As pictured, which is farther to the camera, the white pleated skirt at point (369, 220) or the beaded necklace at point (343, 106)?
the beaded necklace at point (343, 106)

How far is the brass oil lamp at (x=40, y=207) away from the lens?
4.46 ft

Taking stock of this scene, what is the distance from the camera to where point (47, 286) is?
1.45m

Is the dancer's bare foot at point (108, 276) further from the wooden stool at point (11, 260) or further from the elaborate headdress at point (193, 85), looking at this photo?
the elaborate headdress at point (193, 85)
...
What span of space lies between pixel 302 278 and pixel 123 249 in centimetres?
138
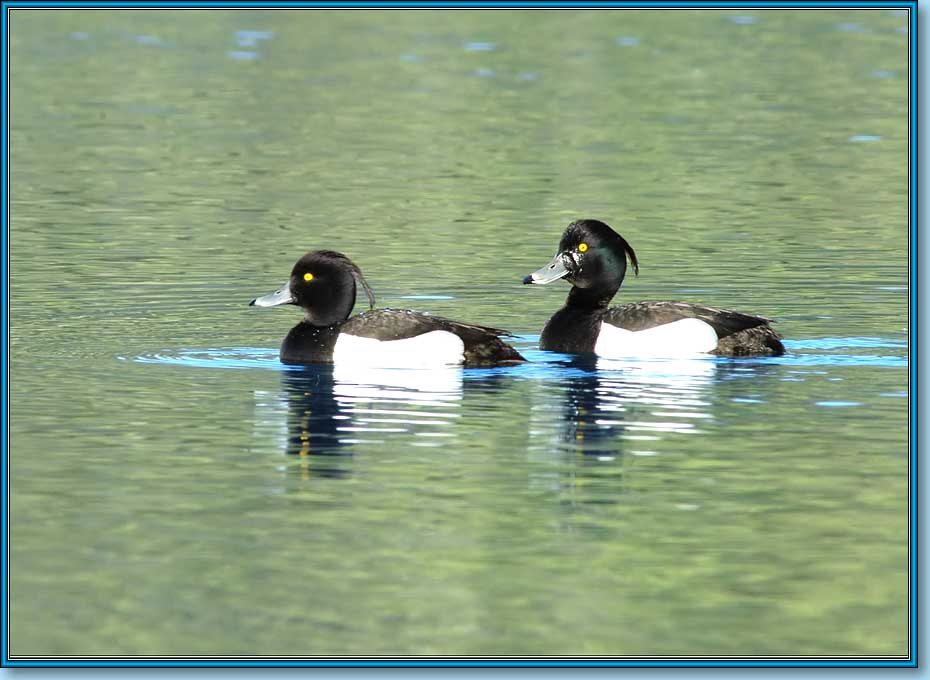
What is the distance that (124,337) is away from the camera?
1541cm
==
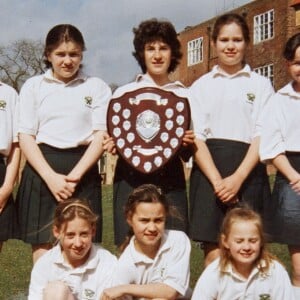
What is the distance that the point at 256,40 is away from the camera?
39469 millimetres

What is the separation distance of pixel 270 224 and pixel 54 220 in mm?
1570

» Objective:
Pull out each line of the material above that contains the word "headdress", treating uppercase and lowercase letters as distinct.

» Completed task:
Is the dancer's bare foot at point (108, 276) further from the wooden stool at point (11, 260) or further from the elaborate headdress at point (193, 85), looking at this photo?
the elaborate headdress at point (193, 85)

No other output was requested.